The most atrocious criticisms of Dupree that people have been saying are that he is the same type of player as Jarvis Jones and/or Dupree, like Jones, is a bust.
With that being said, here are some reasons why Dupree is nowhere close to being the disappointment that Jones was.
It’s Still Too Early
Although people were also quick to label Jones as a bust before he left the Steelers for Arizona, Jones saw a lot more playing time earlier in his career than Dupree. Jones started eight games as a rookie and only recorded one sack. He then started seven games in his second season and all 15 games in his third season. In his final season with the Steelers, he started nine games.
Even with Jones starting and getting significant playing time during his four seasons with the Steelers, he never finished a season with more than two sacks.
Dupree just finished his third season with the Steelers. As a rookie Dupree only started five games and then only played in seven games in 2016 due to injury. The 2017 season was his first season as a full-time starter.
With that being said, we really haven’t seen enough of Dupree to determine how good he is truly going to be.
Dupree Has Been Much More Productive
As I just mentioned, Jones was a huge disappointment statistically during his time in Pittsburgh. One thing that a lot of people forget is that Jones was once mentioned as the top draft prospect in his class before being injured in his senior season at Georgia. When the Steelers landed him, many considered the pick a draft steal.
Those hopes were a letdown as Jones never finished a season with more than two sacks.
The one thing that Dupree and Jones have in common is that they were both drafted lower than they were projected. Growing up in Lexington as a Kentucky Wildcats fan, as well as a Steelers fan, I was beyond excited when Bud fell to the Steelers when many experts had him listed as a top ten pick.

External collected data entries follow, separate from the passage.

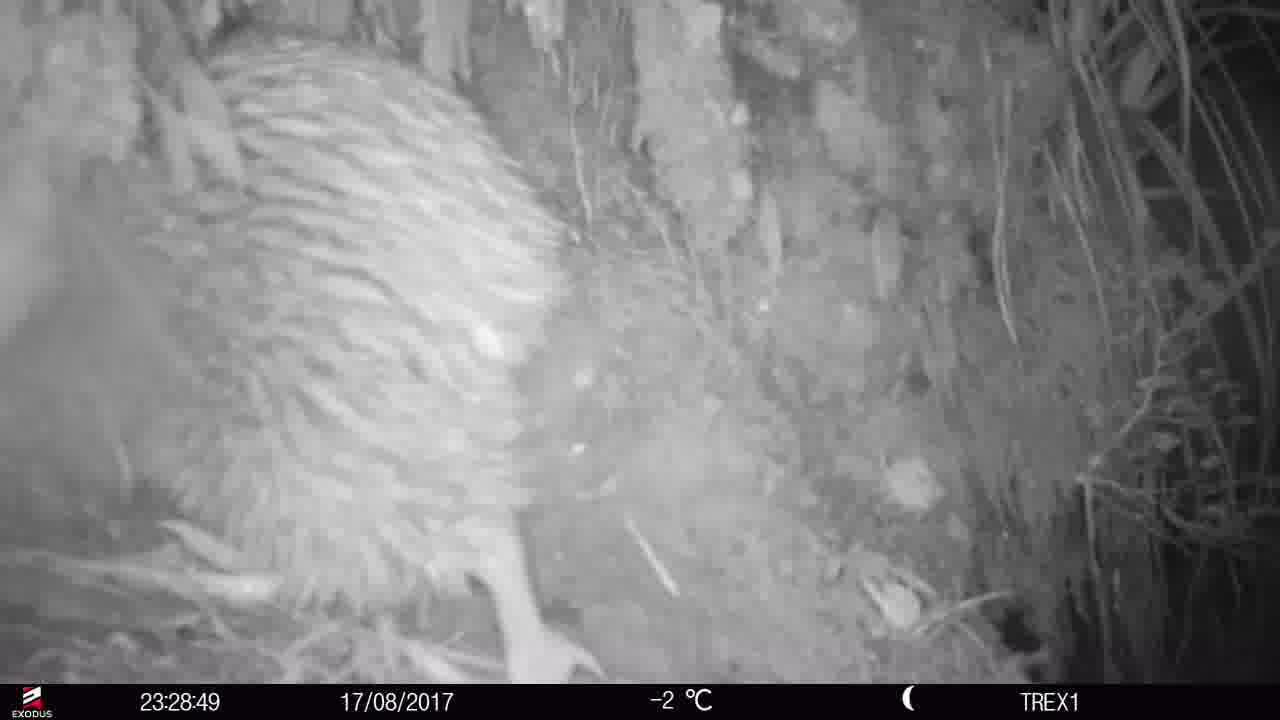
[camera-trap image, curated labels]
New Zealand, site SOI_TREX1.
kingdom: Animalia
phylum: Chordata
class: Aves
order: Apterygiformes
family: Apterygidae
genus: Apteryx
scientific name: Apteryx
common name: kiwi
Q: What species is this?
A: Kiwi (Apteryx).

However, unlike Jones, Bud has actually lived up to some of the early hype. As a rookie, Bud only started five games but was able to finish the season with four sacks. He improved those numbers to 4.5 sacks in 2016 (even though he was limited to playing in seven games).
In his first season as a full-time starter, Dupree finished with 6 sacks, which is three times more than Jones ever finished a season with. Through his first three season, in 38 games (24 starts), Dupree has 14.5 sacks with 67 solo tackles.
In Jones’ first three seasons, he appeared in 36 games with 26 starts. He would only amass 5 sacks with 54 solo tackles, forcing two fumbles to Dupree’s one. Jones would finish his career in Pittsburgh appearing in 50 games (35 starts) good for 6 sacks and 84 solo tackles. He forced two more fumbles in his final season for a grand total of four.
That amounts to 17 more tackles and 8.5 fewer sacks than Dupree in 9 more starts and a dozen more games played.
If you don’t buy the comparison, and still want to call Dupree a “bust” consider James Harrison, the Steelers all-time sacks leader, recorded 15.5 sacks in 41 games (12 official starts) between a three-year span of 2014-2016. That’s three extra games than Dupree played in over the same span with only one extra sack to show for.
Bud Is A Freak Athlete
One thing that I know about Dupree after watching him for four years at Kentucky and in his time with the Steelers is that he is an outstanding athlete. In college, he made several game-changing plays. (My favorite memory of him is when he took an interception back for a touchdown against South Carolina to take the lead.)
Let’s also not forget that he ran a 4.5 40-yard dash and had a vertical of 42 inches at the NFL Combine; which is extremely impressive for someone who measures up at 6’4″, 269 pounds.
In his career with the Steelers, I believe that he has continued to show his athleticism. He uses his speed to get past offensive tackles and strength to eat up blocks to free up other guys.
Dupree is also a reliable outside linebacker in the passing game. People may criticize him because he doesn’t have any interceptions in the stat book, but he has never been a liability and I can’t think of a single time this season where he was taken advantage of in coverage.
According to Pro Football Focus (PFF), Dupree dropped into coverage the fifth-most amount of snaps of any edge defender (3-4 outside linebackers or defensive ends in a 4-3) in the league. The fifth-most coverage snaps, 137 of his 850 snaps, are further skewed when you consider he played the 19th most total snaps among those edge players.
Percentage-wise, Dupree dropped into coverage the eighth-most of these defenders (16.12%). Of the edge defenders who played at least 400 snaps in 2017 and dropped into coverage more than Dupree, only two had more sacks than him: teammate T.J. Watt (7.0) and Baltimore’s Matthew Judon (8.0).
And for those expecting Dupree to have output like Chandler Jones (17 sacks) or Calais Campbell (14.5) should lower their expectations: of the top ten sack leaders in the edge defender category, only one dropped into coverage more than 5% of the time (Ryan Kerrigan, 5.98%, 13 sacks).
In other words, Dupree has had less opportunity both in the number of total snaps he plays on the field, as well as the number of times he actually rushes the passer, yet still finished in the top ten of (10th to be exact) of those edge defenders (who played at least 400 snaps this season).
What Does The Future Hold For Bud Dupree?
I strongly believe that there is still a lot of great football left for Dupree. The young duo of Dupree and Watt could be a dominant force for many years to come.
Some fans have toyed with the idea of trying to use Dupree as an inside linebacker, due to the injury to Ryan Shazier. However, I believe Bud is best suited as an outside linebacker.
Although he may not have the stats some people look for, Dupree can still pose a huge threat as a pass rusher. Sometimes that means freeing up his teammates for sacks. (Cam Heyward plays alongside Dupree and led the team with 12 sacks in 2017.)
A lot of people may see this as a very bold prediction, but I can honestly see Bud Dupree being an All-Pro outside linebacker at some point in his career.